One of the first potholes to be explored by the French speleologists in the 80s and 90s, at an altitude of 1.437 meters, Tafkos of Petradolakia is 475 meters in depth and the length of its corridors reaches 380 meters.
Its entrance is formed in a limestone of Tripoli and after the first 100 meters it digs into limestone plates of Psiloritis. Along the way, the Tafkos of Petradolakia has over 20 precipices with an average depth of 30 meters and, several of them, 45 and 60 meters deep creating waterfalls with large amounts of water. The flow of the water is constant throughout the year, with large variations in flow rate at the depth of 23 meters and below. In winter, the water level in the cave forbids its accessing from November to April, while the conditions are quite difficult even during the summer, since the water temperature is only 6 degrees Celsius.

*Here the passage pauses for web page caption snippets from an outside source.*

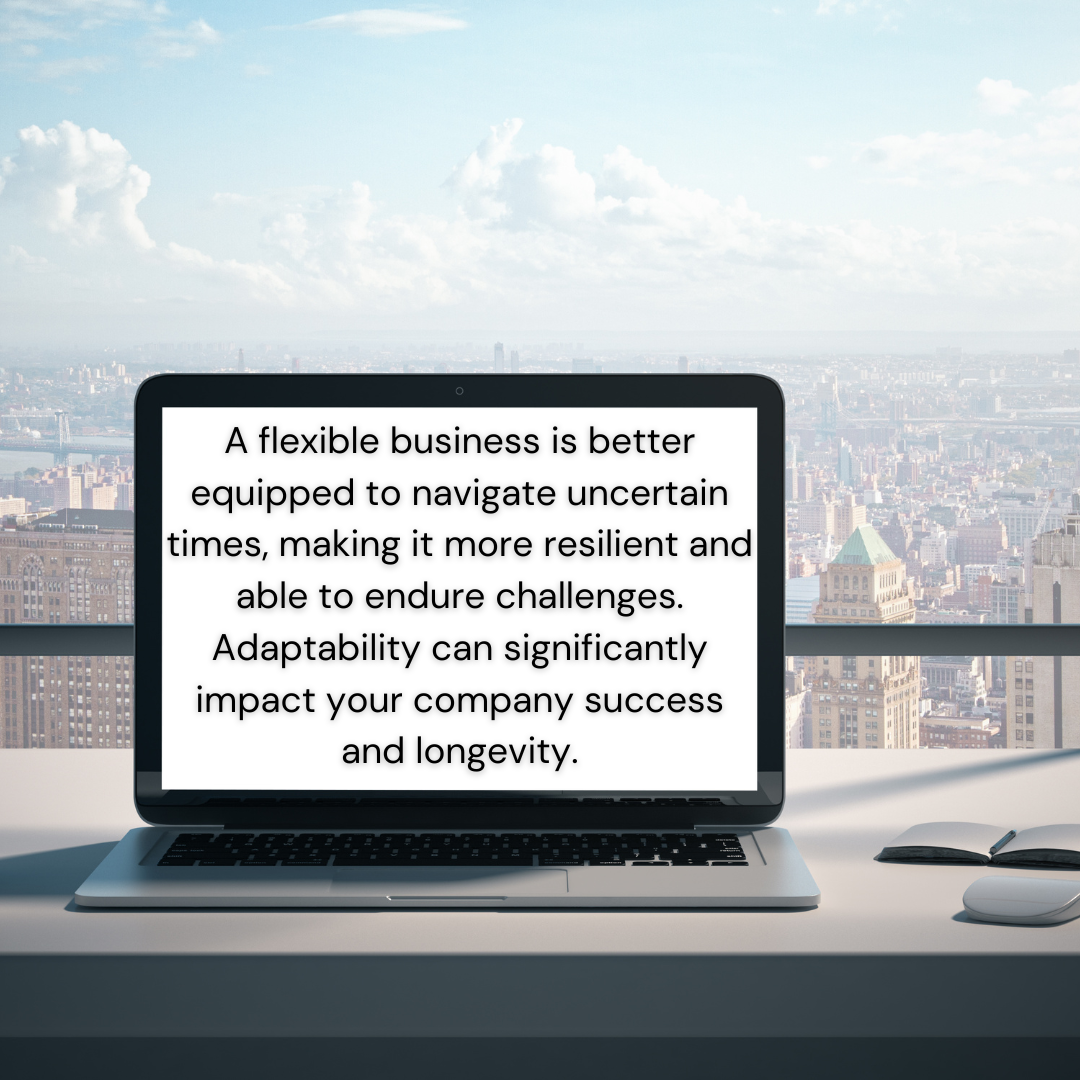 Flexibility and Adaptability are critical in business success 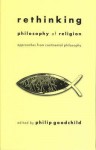 Rethinking Philosophy of Religion: Approaches from Continental Philosophy - Philip Goodchild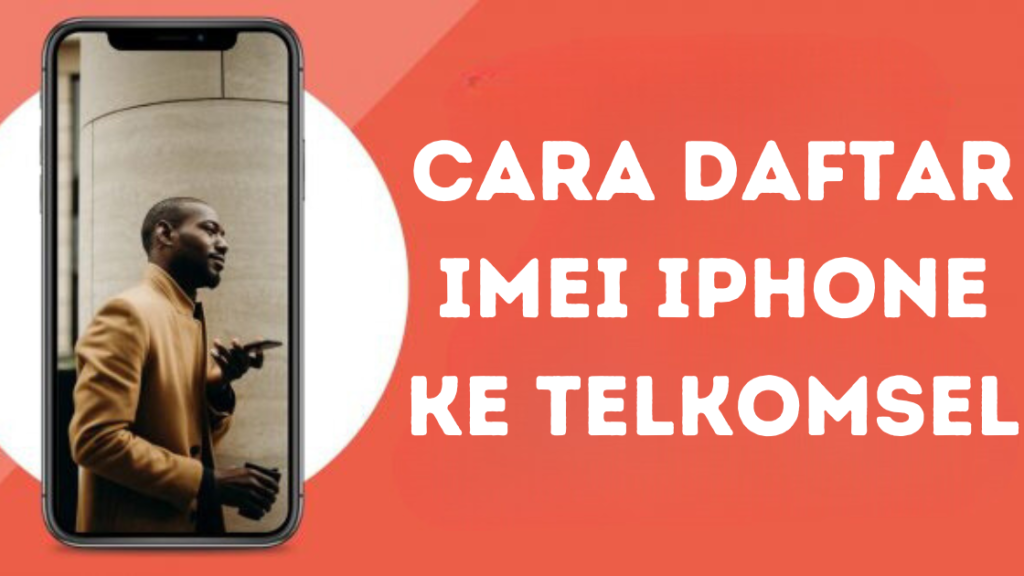 Cara Daftar IMEI iPhone ke Telkomsel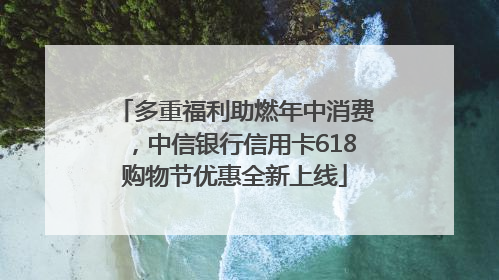 多重福利助燃年中消费，中信银行信用卡618购物节优惠全新上线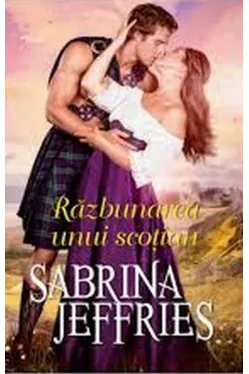 Iubiri de poveste. RAZBUNAREA UNUI SCOTIAN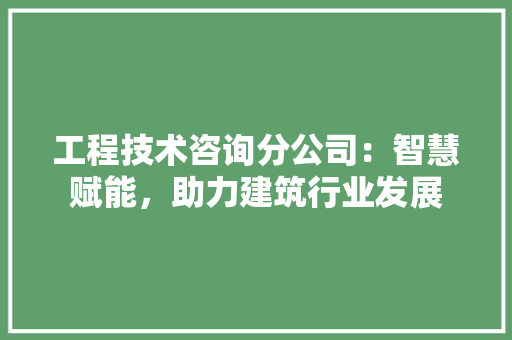 工程技术咨询分公司：智慧赋能，助力建筑行业发展 现代风格装饰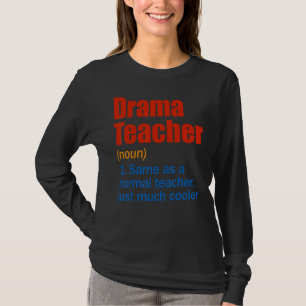 Drama Teacher Definition Funny Back To School Firs T-Shirt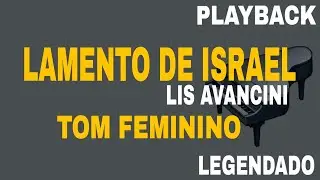 Lamento De Israel ( PLAYBACK TOM FEMININO ) Lis Avancini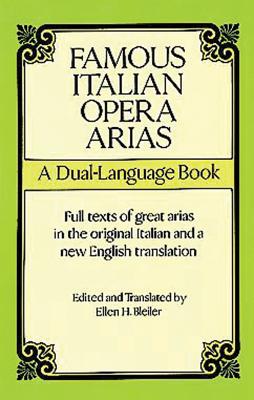 Famous Italian Opera Arias: A Dual-Language Book a Dual-Language Book - Opera And Choral Scores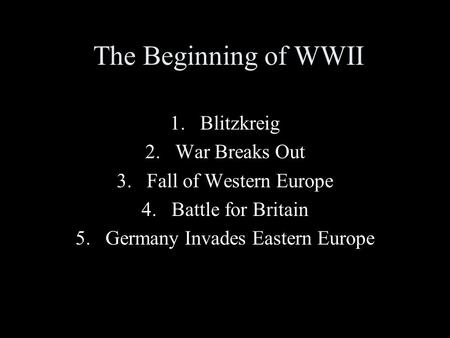 The Beginning of WWII 1.Blitzkreig 2.War Breaks Out 3.Fall of Western Europe 4.Battle for Britain 5.Germany Invades Eastern Europe.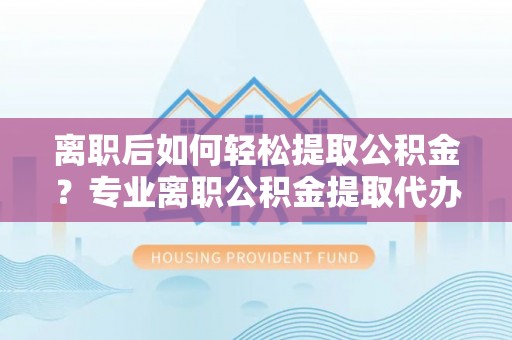 金州新区离职后如何轻松提取公积金？专业离职公积金提取代办服务指南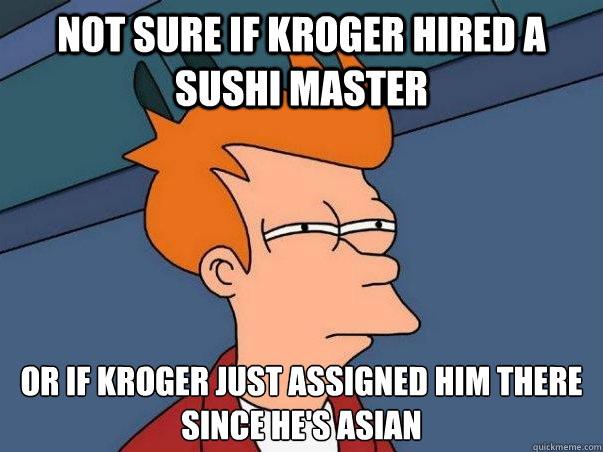 Not sure if Kroger hired a sushi master or if Kroger just assigned him there since he's asian  Not sure Fry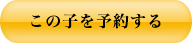 この子を予約する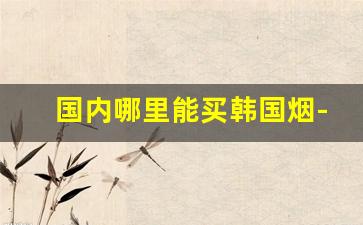国内哪里能买韩国烟-韩国烟国内从哪儿买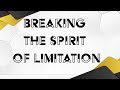 BREAKING SPIRIT OF LIMITATION | Dr Thabisile Mahlaba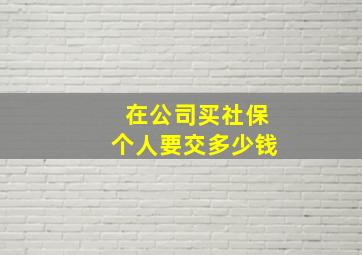 在公司买社保个人要交多少钱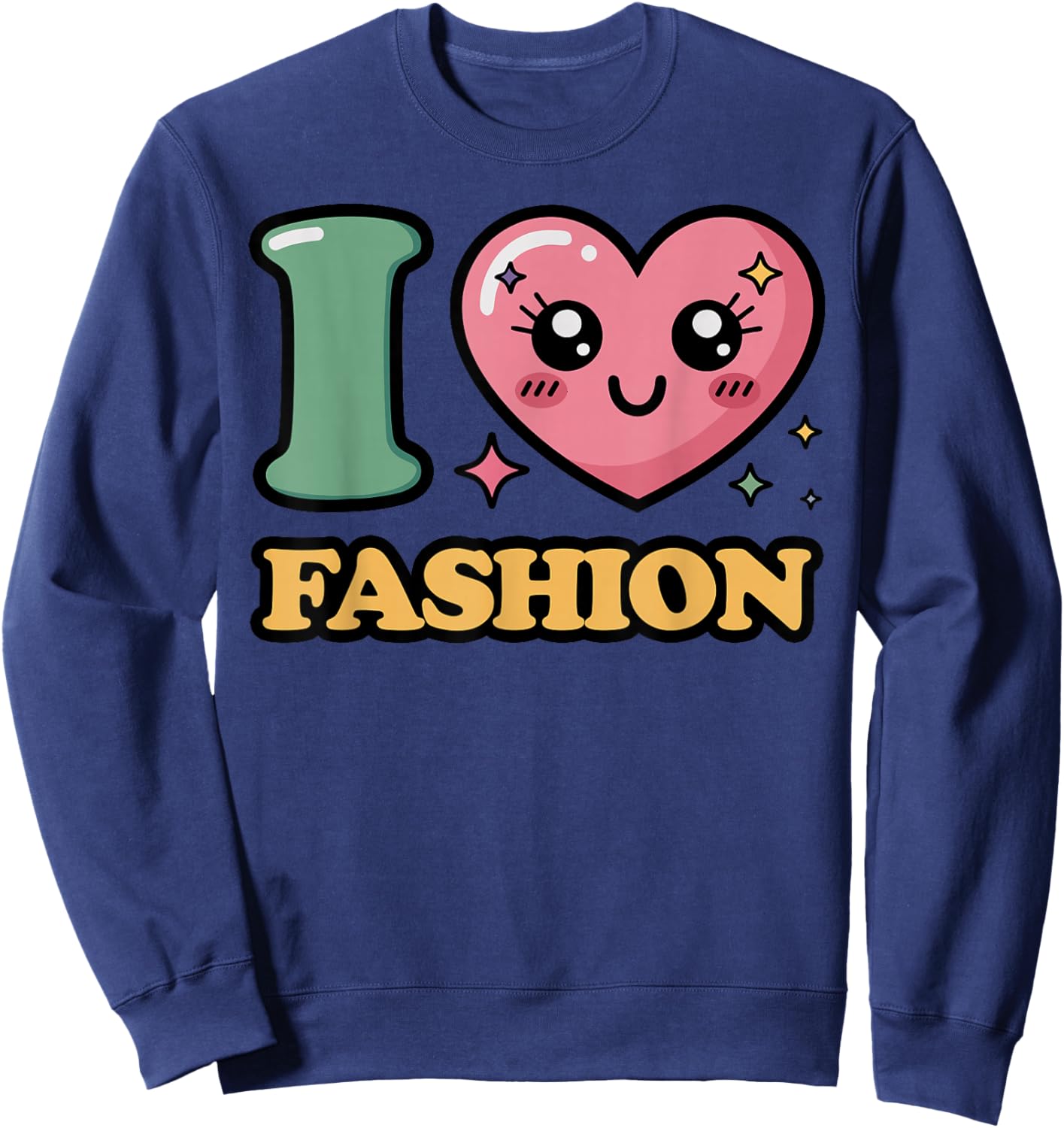 I Love Fashion Sweatshirt - Sweatshirt | Navy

The Tafkos of Petradolakia, consisting of at least 20 impressive vertical wells with an average depth of 30-40 meters, has rich decoration of all kinds, such as stalactites, stalagmites, columns, stone basins, helictites, corals etc.
Along the largest chamber of the cave, known as “the room of the deer”, fossilized skull fragments of a deer were found, an animal that is considered to have been living in Crete 50,000 years ago. Similar fossils have been found in other caves of Psiloritis.
The Tafkos of Petradolakia ends at the siphon where the French cavers dived in 1991. The water circulating in the cave’s depths probably ends up in underwater torrents in the northern coasts of Heraklio.